__BLOC DE TEXTE__

* * * * * * *

Critiquée par certains, nous sommes convaincus de l’intérêt de la CHL. Voici pourquoi.

 

Si nos joueurs avaient réussi à passer un tour en Champions Hockey League, nous serions entrain de préparer notre déplacement pour aller les soutenir aux quatre coins de l'Europe. Malheureusement, c’est depuis Genève et sans perspective de nous prévoir un nouveau déplacement européen que nous écrivons ces lignes, nostalgiques d’une compétition que l’on aime et qui nous manque déjà.

 

On a à peu près tout entendu sur cette CHL, et notamment pas mal de commentaires négatifs de gens ne comprenant pas son intérêt ni sa raison d’être. Pour ma part, je me positionne plutôt dans le camp opposé : celui de ses fervents défenseurs. Cette compétition n’est certes pas parfaite, j’en conviens. Mais elle mérite de perdurer.

 

Avant d’essayer de disséquer les arguments des « anti-CHL », rappelons tout de même que le hockey sur glace est le seul sport collectif majeur qui ne possédait pas de compétition continentale, malgré un certain nombre de tentatives foireuses par le passé. Tentatives qui, entre nous soit dit, ne sont certainement pas innocentes dans le scepticisme entourant cette nouvelle mouture. Comment en effet se passionner pour une compétition qui en est à sa 18ème tentative ? Et pourtant, il se pourrait bien que ce format soit le bon.

* * * * * * *

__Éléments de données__
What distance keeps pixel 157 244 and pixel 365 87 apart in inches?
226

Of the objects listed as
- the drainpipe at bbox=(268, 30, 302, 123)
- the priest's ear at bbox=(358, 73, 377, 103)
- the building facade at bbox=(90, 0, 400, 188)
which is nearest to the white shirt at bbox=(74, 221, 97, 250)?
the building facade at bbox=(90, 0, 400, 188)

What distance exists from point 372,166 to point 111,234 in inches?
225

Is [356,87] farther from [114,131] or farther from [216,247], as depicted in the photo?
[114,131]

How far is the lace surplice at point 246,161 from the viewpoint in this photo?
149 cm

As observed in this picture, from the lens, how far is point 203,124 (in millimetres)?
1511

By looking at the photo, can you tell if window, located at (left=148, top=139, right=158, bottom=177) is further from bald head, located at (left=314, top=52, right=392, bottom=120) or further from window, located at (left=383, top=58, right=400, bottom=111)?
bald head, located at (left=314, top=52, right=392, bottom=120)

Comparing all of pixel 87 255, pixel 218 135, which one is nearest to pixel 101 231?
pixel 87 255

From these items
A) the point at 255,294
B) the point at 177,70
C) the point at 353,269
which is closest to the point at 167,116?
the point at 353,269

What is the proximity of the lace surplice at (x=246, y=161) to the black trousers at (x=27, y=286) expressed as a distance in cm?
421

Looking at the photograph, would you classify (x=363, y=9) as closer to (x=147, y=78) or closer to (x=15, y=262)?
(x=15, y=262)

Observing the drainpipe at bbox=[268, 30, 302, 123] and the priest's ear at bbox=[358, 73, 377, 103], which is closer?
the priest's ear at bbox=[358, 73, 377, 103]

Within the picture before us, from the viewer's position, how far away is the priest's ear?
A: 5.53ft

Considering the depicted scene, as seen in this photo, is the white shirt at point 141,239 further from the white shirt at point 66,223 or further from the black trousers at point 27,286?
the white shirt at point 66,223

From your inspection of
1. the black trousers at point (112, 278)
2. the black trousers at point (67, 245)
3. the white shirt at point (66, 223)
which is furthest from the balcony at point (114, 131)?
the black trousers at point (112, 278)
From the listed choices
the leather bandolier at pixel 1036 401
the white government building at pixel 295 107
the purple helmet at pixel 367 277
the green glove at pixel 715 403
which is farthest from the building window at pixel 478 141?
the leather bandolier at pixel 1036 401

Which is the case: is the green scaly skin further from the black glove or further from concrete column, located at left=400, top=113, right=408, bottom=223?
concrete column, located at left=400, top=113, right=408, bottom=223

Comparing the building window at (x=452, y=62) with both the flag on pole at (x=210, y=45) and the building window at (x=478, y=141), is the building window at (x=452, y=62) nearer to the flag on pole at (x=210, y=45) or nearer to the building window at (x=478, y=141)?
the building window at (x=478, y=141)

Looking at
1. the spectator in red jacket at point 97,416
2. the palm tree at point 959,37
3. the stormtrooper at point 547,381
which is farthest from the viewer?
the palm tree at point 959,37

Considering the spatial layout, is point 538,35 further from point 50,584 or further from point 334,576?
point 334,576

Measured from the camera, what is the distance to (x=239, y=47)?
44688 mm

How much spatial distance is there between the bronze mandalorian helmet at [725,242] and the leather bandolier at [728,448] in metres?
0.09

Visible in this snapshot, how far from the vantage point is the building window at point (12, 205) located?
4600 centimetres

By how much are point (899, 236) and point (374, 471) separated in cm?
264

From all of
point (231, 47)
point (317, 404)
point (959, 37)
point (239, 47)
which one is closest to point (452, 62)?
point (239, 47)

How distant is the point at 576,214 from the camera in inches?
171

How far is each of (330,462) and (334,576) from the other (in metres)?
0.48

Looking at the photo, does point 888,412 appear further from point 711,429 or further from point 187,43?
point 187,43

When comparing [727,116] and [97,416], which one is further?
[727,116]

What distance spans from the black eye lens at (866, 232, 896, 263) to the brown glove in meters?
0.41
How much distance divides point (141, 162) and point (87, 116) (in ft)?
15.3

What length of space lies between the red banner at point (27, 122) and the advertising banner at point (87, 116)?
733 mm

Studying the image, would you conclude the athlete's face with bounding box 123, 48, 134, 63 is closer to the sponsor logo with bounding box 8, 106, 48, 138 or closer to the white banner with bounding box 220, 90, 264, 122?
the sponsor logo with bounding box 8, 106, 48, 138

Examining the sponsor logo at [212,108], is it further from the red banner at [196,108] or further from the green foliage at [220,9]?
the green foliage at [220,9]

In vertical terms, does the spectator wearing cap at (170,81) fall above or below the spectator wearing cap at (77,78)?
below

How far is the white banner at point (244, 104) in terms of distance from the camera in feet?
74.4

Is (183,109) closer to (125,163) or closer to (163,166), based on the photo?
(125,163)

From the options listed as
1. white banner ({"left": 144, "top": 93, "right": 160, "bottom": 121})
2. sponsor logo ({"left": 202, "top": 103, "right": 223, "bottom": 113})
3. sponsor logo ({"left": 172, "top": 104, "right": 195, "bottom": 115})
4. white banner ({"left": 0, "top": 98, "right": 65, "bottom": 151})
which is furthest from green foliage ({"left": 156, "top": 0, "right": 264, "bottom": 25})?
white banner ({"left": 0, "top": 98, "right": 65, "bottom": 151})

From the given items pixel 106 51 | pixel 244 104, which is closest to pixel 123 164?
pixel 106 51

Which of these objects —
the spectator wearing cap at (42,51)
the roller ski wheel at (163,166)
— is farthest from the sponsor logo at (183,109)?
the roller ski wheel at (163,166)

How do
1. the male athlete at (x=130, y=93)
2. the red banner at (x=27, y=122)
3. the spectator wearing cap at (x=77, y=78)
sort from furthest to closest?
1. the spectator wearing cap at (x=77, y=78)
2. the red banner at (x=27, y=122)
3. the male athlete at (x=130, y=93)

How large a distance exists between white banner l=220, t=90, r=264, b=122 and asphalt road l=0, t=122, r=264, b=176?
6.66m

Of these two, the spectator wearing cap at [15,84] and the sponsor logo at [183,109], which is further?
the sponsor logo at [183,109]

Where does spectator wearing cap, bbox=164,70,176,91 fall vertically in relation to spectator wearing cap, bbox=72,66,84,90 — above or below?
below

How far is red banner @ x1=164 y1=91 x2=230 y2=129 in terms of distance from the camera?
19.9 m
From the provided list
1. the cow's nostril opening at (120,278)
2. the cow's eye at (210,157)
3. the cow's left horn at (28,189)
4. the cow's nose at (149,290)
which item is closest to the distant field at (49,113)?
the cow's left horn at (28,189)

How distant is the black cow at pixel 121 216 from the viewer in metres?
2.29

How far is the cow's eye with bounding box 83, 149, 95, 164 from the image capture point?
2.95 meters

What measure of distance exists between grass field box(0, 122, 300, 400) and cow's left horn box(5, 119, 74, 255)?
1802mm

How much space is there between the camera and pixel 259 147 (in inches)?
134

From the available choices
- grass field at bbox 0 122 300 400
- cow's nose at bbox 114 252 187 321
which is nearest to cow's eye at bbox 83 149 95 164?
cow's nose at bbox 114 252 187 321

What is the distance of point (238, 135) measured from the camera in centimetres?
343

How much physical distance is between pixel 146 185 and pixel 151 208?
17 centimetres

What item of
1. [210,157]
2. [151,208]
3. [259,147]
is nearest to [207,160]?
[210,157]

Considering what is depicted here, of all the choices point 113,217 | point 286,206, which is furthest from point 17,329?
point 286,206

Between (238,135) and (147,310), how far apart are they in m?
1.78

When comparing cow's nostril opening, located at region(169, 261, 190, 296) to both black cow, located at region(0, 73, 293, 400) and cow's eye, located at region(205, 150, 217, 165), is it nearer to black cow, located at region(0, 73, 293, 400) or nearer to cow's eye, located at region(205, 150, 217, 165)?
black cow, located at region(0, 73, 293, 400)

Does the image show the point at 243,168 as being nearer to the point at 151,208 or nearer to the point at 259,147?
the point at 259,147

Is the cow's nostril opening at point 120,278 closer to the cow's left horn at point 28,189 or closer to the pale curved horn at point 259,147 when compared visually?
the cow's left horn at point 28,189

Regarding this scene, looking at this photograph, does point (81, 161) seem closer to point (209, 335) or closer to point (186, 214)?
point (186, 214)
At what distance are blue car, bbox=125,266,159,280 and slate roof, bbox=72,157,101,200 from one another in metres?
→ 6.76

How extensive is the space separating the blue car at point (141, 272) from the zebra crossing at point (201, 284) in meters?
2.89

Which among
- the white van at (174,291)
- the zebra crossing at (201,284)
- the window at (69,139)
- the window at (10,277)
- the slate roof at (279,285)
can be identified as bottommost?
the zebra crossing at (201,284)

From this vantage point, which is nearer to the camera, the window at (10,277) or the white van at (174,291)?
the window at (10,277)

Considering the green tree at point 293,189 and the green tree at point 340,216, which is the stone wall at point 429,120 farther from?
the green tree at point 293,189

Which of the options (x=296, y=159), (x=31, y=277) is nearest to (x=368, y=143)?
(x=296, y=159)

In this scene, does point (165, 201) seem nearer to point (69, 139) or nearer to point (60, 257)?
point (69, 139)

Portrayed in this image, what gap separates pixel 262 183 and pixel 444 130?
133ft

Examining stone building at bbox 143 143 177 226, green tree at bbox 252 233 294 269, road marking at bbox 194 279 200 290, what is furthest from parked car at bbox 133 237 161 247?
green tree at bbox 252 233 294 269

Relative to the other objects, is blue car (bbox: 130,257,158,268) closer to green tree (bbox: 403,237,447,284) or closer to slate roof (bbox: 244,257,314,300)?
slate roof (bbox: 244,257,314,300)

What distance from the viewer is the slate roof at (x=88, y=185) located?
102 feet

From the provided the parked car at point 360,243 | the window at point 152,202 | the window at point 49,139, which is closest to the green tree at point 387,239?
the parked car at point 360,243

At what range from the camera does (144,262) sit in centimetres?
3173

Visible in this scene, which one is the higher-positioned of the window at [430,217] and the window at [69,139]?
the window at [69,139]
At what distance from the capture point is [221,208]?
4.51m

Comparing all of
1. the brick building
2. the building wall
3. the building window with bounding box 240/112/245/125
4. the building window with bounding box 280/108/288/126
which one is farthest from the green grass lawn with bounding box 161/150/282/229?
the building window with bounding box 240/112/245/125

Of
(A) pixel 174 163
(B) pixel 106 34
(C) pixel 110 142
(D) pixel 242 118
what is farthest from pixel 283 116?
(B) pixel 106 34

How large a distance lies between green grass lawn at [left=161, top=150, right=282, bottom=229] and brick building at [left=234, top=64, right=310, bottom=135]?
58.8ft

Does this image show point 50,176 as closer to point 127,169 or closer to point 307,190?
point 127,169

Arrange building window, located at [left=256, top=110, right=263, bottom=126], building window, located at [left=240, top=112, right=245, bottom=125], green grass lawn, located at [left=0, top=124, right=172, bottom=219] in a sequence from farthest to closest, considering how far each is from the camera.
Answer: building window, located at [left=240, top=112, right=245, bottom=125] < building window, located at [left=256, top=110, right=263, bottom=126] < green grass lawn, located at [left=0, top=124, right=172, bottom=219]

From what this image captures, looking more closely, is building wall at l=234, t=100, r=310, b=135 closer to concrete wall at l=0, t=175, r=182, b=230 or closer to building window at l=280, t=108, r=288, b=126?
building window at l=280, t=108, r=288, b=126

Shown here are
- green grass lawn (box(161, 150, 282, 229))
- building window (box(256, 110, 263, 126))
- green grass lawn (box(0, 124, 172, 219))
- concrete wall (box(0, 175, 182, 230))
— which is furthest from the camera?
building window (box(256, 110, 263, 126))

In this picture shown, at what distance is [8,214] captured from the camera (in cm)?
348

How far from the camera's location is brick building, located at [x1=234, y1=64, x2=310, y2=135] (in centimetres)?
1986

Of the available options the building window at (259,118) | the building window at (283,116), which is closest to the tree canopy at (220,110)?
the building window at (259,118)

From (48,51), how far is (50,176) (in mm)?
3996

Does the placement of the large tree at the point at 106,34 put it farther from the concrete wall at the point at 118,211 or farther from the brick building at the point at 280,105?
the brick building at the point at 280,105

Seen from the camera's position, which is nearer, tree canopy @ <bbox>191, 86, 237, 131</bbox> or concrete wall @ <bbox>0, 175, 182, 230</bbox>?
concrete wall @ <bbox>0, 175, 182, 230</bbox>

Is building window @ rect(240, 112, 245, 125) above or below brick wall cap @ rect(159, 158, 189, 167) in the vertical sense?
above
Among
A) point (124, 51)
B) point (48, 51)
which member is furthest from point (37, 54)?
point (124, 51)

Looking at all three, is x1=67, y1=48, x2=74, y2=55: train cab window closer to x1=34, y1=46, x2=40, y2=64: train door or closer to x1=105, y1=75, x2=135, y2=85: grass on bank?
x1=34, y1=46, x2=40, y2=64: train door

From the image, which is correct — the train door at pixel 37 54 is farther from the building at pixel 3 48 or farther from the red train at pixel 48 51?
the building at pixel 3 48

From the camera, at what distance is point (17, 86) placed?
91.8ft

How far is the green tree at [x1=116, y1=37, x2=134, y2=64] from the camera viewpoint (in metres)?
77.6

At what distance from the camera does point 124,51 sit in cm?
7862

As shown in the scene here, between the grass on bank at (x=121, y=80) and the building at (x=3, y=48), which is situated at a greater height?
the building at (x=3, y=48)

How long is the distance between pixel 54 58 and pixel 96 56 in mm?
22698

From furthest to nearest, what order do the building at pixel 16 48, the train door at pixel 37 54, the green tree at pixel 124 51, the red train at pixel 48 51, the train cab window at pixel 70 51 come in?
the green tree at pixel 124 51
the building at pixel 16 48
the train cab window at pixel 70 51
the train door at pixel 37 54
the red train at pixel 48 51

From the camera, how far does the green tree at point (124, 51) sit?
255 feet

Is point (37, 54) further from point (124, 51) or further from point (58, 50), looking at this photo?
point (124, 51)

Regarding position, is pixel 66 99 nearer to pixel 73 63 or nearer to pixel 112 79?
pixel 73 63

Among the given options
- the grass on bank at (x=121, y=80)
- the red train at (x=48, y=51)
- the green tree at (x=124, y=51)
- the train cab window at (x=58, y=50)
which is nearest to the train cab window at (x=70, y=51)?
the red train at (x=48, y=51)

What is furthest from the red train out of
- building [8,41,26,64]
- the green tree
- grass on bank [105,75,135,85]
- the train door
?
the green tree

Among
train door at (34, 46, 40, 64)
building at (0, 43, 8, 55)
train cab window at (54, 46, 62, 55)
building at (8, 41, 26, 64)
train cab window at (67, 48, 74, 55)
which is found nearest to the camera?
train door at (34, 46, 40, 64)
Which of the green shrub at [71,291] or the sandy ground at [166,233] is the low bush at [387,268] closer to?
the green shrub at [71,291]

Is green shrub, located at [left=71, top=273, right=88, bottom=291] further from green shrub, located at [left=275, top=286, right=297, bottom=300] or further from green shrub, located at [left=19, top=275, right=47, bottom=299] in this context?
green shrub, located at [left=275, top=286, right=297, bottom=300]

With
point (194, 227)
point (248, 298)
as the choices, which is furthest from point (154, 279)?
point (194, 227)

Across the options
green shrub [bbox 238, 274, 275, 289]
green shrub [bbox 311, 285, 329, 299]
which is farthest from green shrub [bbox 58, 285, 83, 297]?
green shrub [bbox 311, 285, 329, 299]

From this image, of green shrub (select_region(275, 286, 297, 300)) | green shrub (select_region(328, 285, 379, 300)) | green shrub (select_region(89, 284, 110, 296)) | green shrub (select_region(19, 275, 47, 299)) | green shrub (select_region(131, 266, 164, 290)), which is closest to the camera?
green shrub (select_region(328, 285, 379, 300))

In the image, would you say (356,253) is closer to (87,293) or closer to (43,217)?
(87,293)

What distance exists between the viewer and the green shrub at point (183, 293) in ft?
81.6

* * * * * * *

__CONSIGNE A__
Recopiez fidèlement le passage du texte sur la CHL qui commence par les mots contenant « Critiquée par certains, nous » et se termine par « nous manque déjà. ».
__CONSIGNE B__
Prolongez le texte sur la Champions Hockey League à partir de l'endroit où il s'arrête.

__RÉSULTAT A__
Critiquée par certains, nous sommes convaincus de l’intérêt de la CHL. Voici pourquoi.

 

Si nos joueurs avaient réussi à passer un tour en Champions Hockey League, nous serions entrain de préparer notre déplacement pour aller les soutenir aux quatre coins de l'Europe. Malheureusement, c’est depuis Genève et sans perspective de nous prévoir un nouveau déplacement européen que nous écrivons ces lignes, nostalgiques d’une compétition que l’on aime et qui nous manque déjà.

__RÉSULTAT B__
 

Voici donc une liste (qui ne se prétend pas exhaustive) des arguments lus ou entendus en défaveur de la CHL, avec une tentative de les « contrer ».

 

On ne connait pas les adversaires

 

Vous devez avoir une vie passionnante si vous réagissez de la même manière dans la vie de tous les jours. On part donc du principe que tout ce qui est nouveau,  c’est de la merde ? Ou tout du moins pas intéressant ? Je trouve ça bien réducteur.

 

Pour ma part, je trouve ça tout ce qu’il y a de plus intéressant de rencontrer, autrement qu’en amical, des équipes nouvelles, sur lesquelles on n’a pas d’a priori, pas de têtes de Turcs. Découvrir de nouvelles têtes, de nouvelles façons de jouer, de nouveaux supporters en parcage.

 

Alors peut-être bien que les noms de nos adversaires potentiels sont moins sexy que les Barça, Real, Juve ou Bayern que l’on peut rencontrer en football. Mais de 1, si je veux voir ces clubs, je vais voir des matchs de foot, pas de hockey. De 2, je préférerai toujours voir le GSHC jouer en live contre n’importe quel club, même inconnu, que de me palucher devant deux équipes de foot à la TV, aussi prestigieuses soient-elles.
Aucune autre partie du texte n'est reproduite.